The aminoacidic sequence of Dwarf14 (D14) was taken from the article of Arite et al. . Multiple sequences alignment was performed using the ClustalW program accessible on-line through the European Bioinformatics Institute  and BLAST . A model of the D14 protein was generated using SWISS MODEL  and EsyPred3D . The model structure was based on the files PBD: 1WP0 and 1WPR; these template proteins, belonging to the family of α/β hydrolases, were chosen because of a significant sequence similarity with D14, in addition to their satisfactory crystallographic resolution. The model was subsequently verified using MOE-ProEval, an implementation of the PROCHECK suite of stereochemical measurements, and Ramachandran’s maps .
Molecular Dynamics simulations
The 3-D molecule was locally minimized in vacuo by constraining the backbone to the template molecule in order to give a first optimization of the rough geometry derived from homology modeling, particularly for the side chains and the added polar hydrogen atoms.

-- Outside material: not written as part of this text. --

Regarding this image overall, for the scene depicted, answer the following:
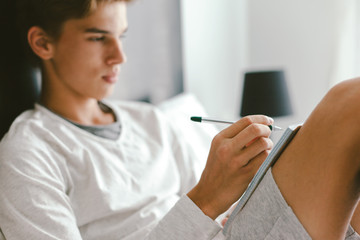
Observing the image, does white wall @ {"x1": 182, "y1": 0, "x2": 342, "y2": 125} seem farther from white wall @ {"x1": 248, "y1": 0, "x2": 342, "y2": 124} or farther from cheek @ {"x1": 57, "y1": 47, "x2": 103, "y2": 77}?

GROMACS [30, 38] was then used for MD simulations. The structure of D14 was inserted into a cubic box maintaining a minimum of 9 Å between the box edges and the protein surface. The resulting system was solvated with Simple Point Charge (SPC) water molecules provided in the GROMACS package and then minimized with the GROMOS96 force field using the steepest descent method in order to lead the system to a more favourable energetic condition before starting the MD simulation. The temperature of the bath was set to 300 K and the coupling time constant was set to 0.1 ps. The box pressure was maintained at 1 bar using 1ps time constant and a water compressibility of 4.5 × 10–5 bar−1. Coulombic interactions were treated with the PME (Particle Mesh Ewald algorithm) model with a cutoff of 1.6 nm. Configurations were saved every 100 fs for analysis. After equilibrating the system, a 5 ns production simulation was conducted with a 1 fs time-step at a pressure of 1 bar and a temperature of 300 K. At this stage no constraints or restraints to the template structure 1WOM were added. The only constraint applied was to the α-helices and β -sheets H bonds, using the LINCS  algorithm: this is an algorithm that resets bonds to their correct lengths after an unconstrained update. The following parameters were used: lincs-order of 4, lincs-warn angle of 30 and unconstrained start. Computer simulations describe protein dynamics, and under the limit of their accuracy and extension, they should contain information on functional motion and ability to address the relationship that motion has with structure. Essential dynamics (ED)  has been a fairly applied method to extract useful information from protein simulation. In particular the ED analysis reveals high-amplitude concerted motions in the equilibrated portion of the trajectories, based on the diagonalization of the Cα covariance matrix of the atomic positional fluctuations. The collection of the selected eigenvectors describing the collective motions is termed “essential subspace” and can describe protein motions at a reasonable level of accuracy. Correlation plots were obtained by first computing Cα correlation matrices C(i,j), where C(i,j) is the covariance matrix of protein fluctuations between residues i and j.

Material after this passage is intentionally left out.